Im neusten Ableger der Rainbow Six-Reihe schlüpft ihr in die Haut von Logan Keller, um den Terroristen den Kampf anzusagen. Diese haben nämlich nicht nur eure zwei Teamkollegen entführt, sondern drohen auch noch die gesamte Wasserversorgung der Zockermetropole Las Vegas zu vergiften, falls die Regierung ihre Forderungen nicht erfüllt. Das klingt nach einer Geschichte, wie es sie schon unzählige Male gab, und das ist sie auch. Zwar haben die Entwickler versucht, dem Protagonisten ein bisschen mehr Charakter einzuhauchen, doch über das Niveau eines durchschnittlichen Actionfilms kommt die Story nicht. Dafür entschädigt das Spiel mit wunderschöner Optik, Abwechslung und Motivation bis zur letzten Sekunde.

Poker, Roulette und Black Jack

Bis auf zwei Ausnahmen seid ihr in der namensgebenden Sündenstadt Las Vegas unterwegs und säubert dort edle Casinos, ein Chinarestaurant, ein sich im Bau befindliches Casino sowie Tiefgaragen und Baustellen von Terroristen. Bis auf die letzten zwei sind alle Schauplätze sehr abwechslungsreich und detailliert gestaltet. Das Spiel wurde in fünf grosse Kapitel aufgeteilt. Im Grunde genommen müsst ihr immer wieder dasselbe tun: Geiseln befreien und Bomben entschärfen. Dabei stosst ihr allerdings auf heftigen Widerstand, denn die bösen Buben agieren meist intelligent und nutzen die Umgebung zu ihrem Vorteil. Sobald ihr auf eine grössere Gruppe Gegner trefft, geht gleich die Hölle los. Von allen Seiten werdet ihr unter Beschuss genommen. Die Kontrahenten versuchen geschickt, euer Team zu umzingeln oder mit einer gut platzierten Granate aus der Deckung zu drängen. Dasselbe dürft ihr natürlich auch mit ihnen tun. Es ist jederzeit möglich, den zwei Teamkollegen indirekte Befehle zu geben. Mit einem simplen Knopfdruck befehligt ihr sie an eine bestimmte Stelle, lasst sie Geiseln befreien, Computer hacken oder Bomben entschärfen. Genau so einfach ist es, einen gut geplanten Angriff auf einen Raum auszuführen. Zuerst observiert man mit Hilfe der so genannten Snake-Cam, welche es ermöglicht, unbemerkt unter einer Tür hindurchzuschauen. Danach werden die zwei Feinde, die als erstes ausgeschaltet werden sollen per Knopfdruck markiert. Mit Druck auf die "A"-Taste bringt ihr eure Mitstreiter vor einer Tür in Position, währenddessen ihr euch von einer anderen Seite an die Terroristen heran schleicht. Verständliche Symbole erklären, welche Möglichkeiten offen stehen. So kann man beispielsweise eine Rauch-, Splitter- oder Blendgranate den bösen Schergen vor die Füsse werfen lassen. Auf diese Weise lassen sich Räume blitzschnell säubern und man fühlt sich dabei wie eine echte Anti-Terror-Einheit.

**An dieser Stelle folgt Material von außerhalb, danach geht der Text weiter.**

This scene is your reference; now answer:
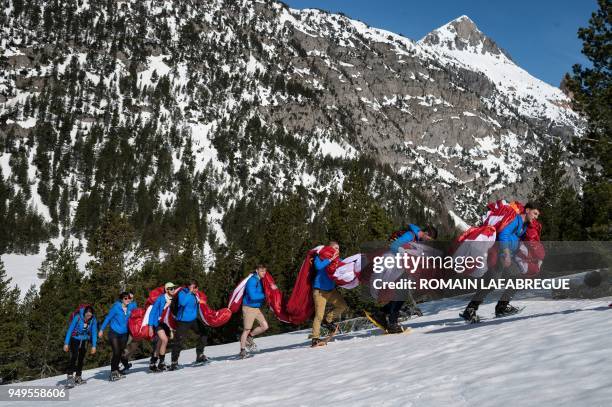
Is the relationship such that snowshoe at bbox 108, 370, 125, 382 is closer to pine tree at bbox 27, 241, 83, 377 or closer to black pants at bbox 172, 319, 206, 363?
black pants at bbox 172, 319, 206, 363

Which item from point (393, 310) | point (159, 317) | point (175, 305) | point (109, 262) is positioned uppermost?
point (109, 262)

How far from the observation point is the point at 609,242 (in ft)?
43.7

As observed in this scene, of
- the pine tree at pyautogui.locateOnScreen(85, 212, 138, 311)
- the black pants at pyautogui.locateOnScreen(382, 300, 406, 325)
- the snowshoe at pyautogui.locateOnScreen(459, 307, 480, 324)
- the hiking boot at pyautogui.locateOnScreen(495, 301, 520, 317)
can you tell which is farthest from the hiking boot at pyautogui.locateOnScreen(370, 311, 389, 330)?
the pine tree at pyautogui.locateOnScreen(85, 212, 138, 311)

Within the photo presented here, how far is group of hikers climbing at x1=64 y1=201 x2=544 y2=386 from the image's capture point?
948cm

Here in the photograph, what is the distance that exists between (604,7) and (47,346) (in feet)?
152

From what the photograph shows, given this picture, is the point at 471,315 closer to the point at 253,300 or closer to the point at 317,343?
the point at 317,343

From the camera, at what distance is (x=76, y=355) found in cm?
1153

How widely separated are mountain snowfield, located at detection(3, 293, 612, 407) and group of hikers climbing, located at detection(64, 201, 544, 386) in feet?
2.88

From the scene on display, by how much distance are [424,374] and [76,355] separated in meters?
8.99

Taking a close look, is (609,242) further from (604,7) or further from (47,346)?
(47,346)

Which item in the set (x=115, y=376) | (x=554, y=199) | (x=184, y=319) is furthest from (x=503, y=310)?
(x=554, y=199)

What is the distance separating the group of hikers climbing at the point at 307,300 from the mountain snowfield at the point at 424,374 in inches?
34.5

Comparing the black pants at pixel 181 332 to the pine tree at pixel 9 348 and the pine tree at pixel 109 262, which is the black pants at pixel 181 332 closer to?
the pine tree at pixel 109 262

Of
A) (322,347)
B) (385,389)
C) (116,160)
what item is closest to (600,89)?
(322,347)
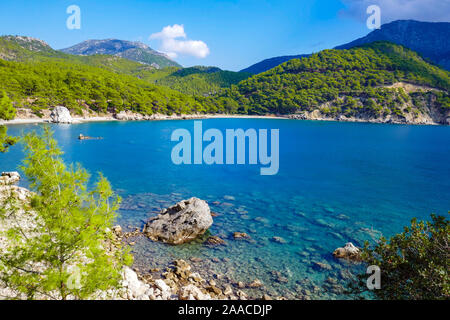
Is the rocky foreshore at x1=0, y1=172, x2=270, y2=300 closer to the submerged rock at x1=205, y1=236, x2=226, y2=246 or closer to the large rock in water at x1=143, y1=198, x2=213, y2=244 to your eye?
the large rock in water at x1=143, y1=198, x2=213, y2=244

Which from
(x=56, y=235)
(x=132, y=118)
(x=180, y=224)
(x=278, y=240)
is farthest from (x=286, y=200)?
(x=132, y=118)

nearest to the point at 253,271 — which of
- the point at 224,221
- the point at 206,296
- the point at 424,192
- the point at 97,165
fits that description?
the point at 206,296

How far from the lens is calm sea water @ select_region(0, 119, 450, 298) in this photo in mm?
19547

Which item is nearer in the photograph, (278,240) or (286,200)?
(278,240)

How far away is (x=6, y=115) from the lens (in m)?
21.3

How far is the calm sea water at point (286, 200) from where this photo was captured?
1955cm

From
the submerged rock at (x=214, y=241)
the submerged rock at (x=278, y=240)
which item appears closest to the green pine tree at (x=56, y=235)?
the submerged rock at (x=214, y=241)

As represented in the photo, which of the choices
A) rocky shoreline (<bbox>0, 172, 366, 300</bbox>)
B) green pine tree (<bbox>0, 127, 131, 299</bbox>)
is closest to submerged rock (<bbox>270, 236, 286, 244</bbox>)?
rocky shoreline (<bbox>0, 172, 366, 300</bbox>)

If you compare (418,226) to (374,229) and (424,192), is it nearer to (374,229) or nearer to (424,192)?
(374,229)

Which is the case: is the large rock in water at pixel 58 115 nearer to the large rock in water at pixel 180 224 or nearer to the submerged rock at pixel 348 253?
the large rock in water at pixel 180 224

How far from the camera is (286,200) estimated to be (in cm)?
3528

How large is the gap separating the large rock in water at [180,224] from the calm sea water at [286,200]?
0.97 meters

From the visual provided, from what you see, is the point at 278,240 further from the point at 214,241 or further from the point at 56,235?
the point at 56,235

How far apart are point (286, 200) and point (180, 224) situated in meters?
17.8
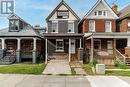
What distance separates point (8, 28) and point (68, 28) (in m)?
8.46

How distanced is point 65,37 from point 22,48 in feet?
24.6

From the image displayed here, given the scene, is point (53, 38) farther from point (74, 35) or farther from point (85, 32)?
point (85, 32)

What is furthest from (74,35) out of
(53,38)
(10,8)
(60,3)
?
(10,8)

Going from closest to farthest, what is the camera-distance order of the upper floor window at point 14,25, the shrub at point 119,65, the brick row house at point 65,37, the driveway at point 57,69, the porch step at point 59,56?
the driveway at point 57,69, the shrub at point 119,65, the brick row house at point 65,37, the porch step at point 59,56, the upper floor window at point 14,25

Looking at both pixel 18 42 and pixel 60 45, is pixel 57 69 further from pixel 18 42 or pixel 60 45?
pixel 60 45

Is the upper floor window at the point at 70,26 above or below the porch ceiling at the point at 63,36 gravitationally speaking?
above

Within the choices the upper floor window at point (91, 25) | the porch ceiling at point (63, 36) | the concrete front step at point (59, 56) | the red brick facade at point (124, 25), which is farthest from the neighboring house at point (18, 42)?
the red brick facade at point (124, 25)

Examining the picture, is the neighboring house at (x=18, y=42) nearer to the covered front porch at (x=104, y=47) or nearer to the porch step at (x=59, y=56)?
the porch step at (x=59, y=56)

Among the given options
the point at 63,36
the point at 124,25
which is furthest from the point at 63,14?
the point at 124,25

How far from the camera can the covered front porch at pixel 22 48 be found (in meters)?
38.4

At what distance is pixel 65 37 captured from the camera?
3853cm

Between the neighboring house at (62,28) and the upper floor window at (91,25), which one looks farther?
the upper floor window at (91,25)

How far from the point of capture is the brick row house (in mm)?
38500

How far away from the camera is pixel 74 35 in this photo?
38.4 meters
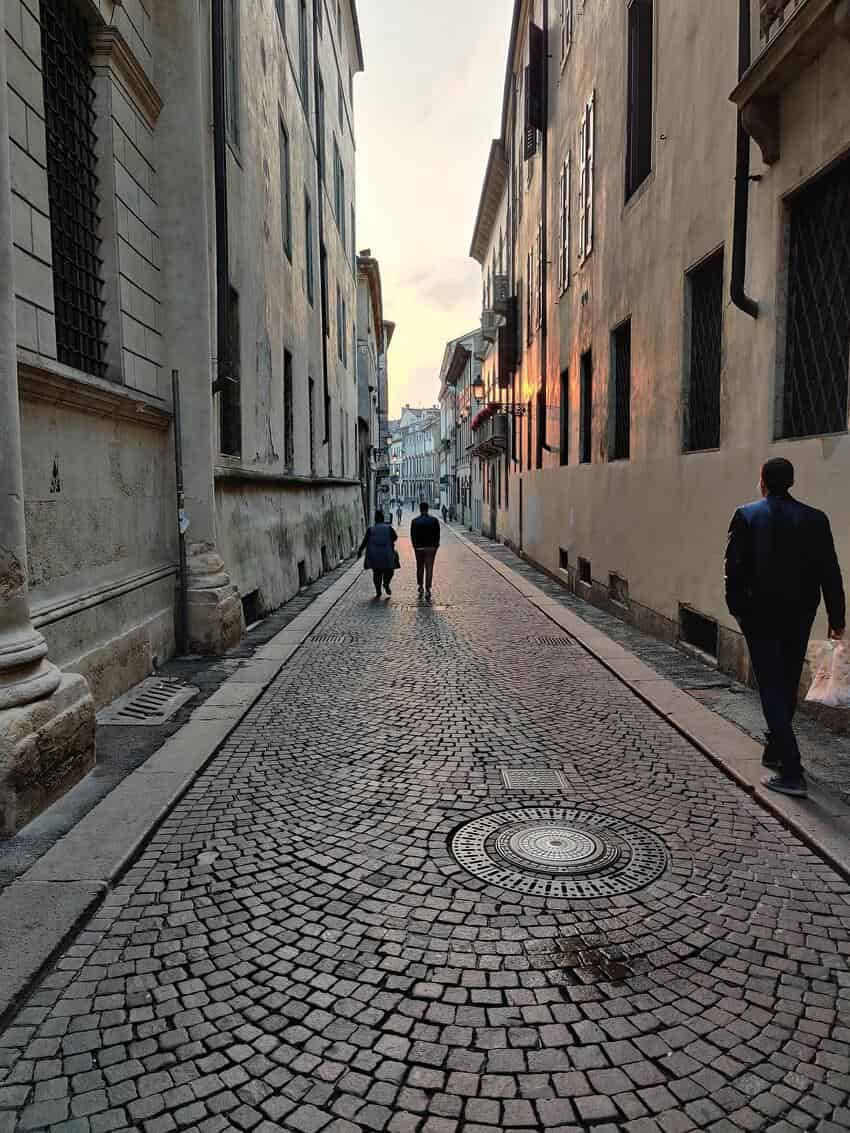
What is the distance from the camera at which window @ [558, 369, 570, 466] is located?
16703mm

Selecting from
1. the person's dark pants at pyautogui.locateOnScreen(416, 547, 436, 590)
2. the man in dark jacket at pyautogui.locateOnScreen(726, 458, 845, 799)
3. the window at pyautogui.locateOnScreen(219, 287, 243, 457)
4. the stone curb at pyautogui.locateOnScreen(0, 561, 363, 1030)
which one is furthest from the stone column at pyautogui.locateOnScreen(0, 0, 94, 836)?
the person's dark pants at pyautogui.locateOnScreen(416, 547, 436, 590)

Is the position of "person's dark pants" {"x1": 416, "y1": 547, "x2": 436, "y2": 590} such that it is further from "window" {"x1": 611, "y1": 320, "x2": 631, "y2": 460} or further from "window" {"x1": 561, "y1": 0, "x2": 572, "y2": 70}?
"window" {"x1": 561, "y1": 0, "x2": 572, "y2": 70}

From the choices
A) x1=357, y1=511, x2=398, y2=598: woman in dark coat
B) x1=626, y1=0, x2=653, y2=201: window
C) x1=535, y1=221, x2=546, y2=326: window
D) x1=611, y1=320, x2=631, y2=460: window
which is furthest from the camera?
x1=535, y1=221, x2=546, y2=326: window

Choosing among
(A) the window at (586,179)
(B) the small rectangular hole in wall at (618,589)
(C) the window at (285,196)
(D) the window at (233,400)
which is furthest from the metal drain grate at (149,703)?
(A) the window at (586,179)

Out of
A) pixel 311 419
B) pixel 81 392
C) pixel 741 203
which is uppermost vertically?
pixel 741 203

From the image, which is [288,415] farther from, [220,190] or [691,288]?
[691,288]

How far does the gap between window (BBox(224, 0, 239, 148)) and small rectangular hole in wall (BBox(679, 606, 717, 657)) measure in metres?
8.47

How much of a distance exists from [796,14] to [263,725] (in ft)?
21.0

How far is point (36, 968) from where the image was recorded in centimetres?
301

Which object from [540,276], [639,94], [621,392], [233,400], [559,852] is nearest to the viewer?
[559,852]

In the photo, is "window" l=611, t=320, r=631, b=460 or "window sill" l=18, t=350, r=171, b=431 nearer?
"window sill" l=18, t=350, r=171, b=431

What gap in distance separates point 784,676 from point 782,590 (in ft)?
1.64

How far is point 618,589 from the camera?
39.2 feet

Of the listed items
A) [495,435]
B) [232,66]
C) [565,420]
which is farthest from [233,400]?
[495,435]
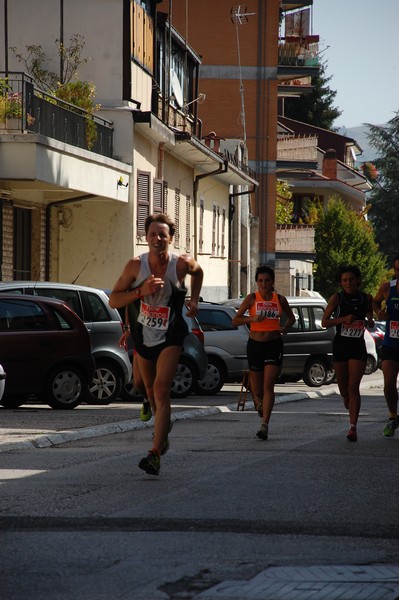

Kugeln so weit das Auge reicht

Sollte einmal einer eurer Kameraden zu viele Kugeln einstecken, bricht er zusammen und ihr müsst ihn schleunigst retten, bevor er definitiv das Zeitliche segnet und das Spiel somit vorbei ist. Auf eine Lebensanzeige wurde verzichtet. Stattdessen verzerrt sich langsam die Sicht und es wird allmählich dunkler, bis man überhaupt nichts mehr sieht, was euer Ableben signalisiert. Der Gesundheitszustand wird automatisch wieder besser, wenn ihr euch vor dem feindlichen Beschuss in Sicherheit bringt.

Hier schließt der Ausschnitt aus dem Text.